I heard the band this time at my favorite Charlotte venue, the Neighborhood Theatre. Last time it was Saturday afternoon, April 24th, 1971. They opened the music for Joe College Weekend at Duke University, playing on a low stage in the middle of the football field. I had drived down from Virginia were I was in my second year teaching junior high school. NRPS was following by The Grateful Dead, The Paul Butterfield Blues Band, The Beach Boys, and sometime past 11:00 PM, Mountain. I was there for it all, sitting in the grass on the first row. This was about the time of the release their first album, long before Panama Red came to town. Of course last week's version of the New Riders has almost a completely new lineup.
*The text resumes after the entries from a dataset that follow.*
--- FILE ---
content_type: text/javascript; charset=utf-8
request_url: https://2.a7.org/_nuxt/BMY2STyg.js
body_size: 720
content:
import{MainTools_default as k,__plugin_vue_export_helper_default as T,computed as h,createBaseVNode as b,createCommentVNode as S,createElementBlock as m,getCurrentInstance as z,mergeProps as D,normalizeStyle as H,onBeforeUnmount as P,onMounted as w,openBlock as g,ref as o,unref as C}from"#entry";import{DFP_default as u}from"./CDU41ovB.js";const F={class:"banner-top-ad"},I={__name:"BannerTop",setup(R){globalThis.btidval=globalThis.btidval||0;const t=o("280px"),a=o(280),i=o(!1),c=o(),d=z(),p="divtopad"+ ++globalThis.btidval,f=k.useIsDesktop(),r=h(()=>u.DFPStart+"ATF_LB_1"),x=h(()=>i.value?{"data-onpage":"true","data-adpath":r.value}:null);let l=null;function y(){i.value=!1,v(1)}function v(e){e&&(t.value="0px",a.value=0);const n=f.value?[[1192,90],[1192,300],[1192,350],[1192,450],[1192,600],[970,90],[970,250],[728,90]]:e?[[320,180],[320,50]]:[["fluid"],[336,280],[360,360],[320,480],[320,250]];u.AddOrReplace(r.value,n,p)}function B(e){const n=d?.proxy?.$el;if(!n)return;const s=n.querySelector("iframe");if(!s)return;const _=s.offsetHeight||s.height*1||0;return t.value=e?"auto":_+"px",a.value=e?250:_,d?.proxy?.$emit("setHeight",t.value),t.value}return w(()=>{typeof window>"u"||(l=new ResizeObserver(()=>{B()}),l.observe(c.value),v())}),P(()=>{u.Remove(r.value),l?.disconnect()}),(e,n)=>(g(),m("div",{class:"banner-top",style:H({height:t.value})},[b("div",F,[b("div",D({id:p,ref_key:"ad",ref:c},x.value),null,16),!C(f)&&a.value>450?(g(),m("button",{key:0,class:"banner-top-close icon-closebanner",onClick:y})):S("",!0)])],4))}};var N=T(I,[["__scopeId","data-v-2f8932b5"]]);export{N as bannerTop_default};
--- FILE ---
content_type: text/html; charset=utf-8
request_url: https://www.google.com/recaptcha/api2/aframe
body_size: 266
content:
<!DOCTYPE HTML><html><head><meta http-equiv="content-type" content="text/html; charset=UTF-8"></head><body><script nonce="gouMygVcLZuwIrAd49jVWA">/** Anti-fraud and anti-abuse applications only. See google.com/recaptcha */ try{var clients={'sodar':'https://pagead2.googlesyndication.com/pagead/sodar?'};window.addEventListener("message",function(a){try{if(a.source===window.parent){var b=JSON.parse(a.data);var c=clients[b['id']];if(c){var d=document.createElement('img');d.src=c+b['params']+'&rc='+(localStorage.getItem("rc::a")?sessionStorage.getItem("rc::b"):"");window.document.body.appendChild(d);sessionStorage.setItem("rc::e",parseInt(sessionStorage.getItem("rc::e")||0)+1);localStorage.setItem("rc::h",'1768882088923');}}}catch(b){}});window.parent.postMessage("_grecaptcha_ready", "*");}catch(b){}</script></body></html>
NRPS started as a coffeehouse side project of Jerry Garcia and a buddy, John (Marmaduke) Dawson. Jerry wanted to learn peddle steel and John wrote many of the songs they first played. Jerry and John recruited other musicians as the spirit moved and started to pick up a following. They were soon joined by David Nelson, who once was considered a GD replacement for the very young - and a times struggling - Bob Wier. The trio formed the core of the NRPS and soon they were opening for the Dead.

As Jerry's side project began to cut into his main gig, Buddy Cage, an experienced peddle steel player was brought in. Dave Torbert claimed the bass spot from first Robert Hunter and then Phil Lesh. Spencer Dryden from the Jefferson Airplane took over the drum kit from Mickey Hart. The group's biggest hit, Panama Red, came in 1973. The lineup has been changing ever since.

Nelson and Cage anchor the band today. Nelson has moved to Mexico but he has played off and on as his heath has permitted. Jerry, Spencer, and Dave are, well, someplace else. But that Saturday night their music remained strong.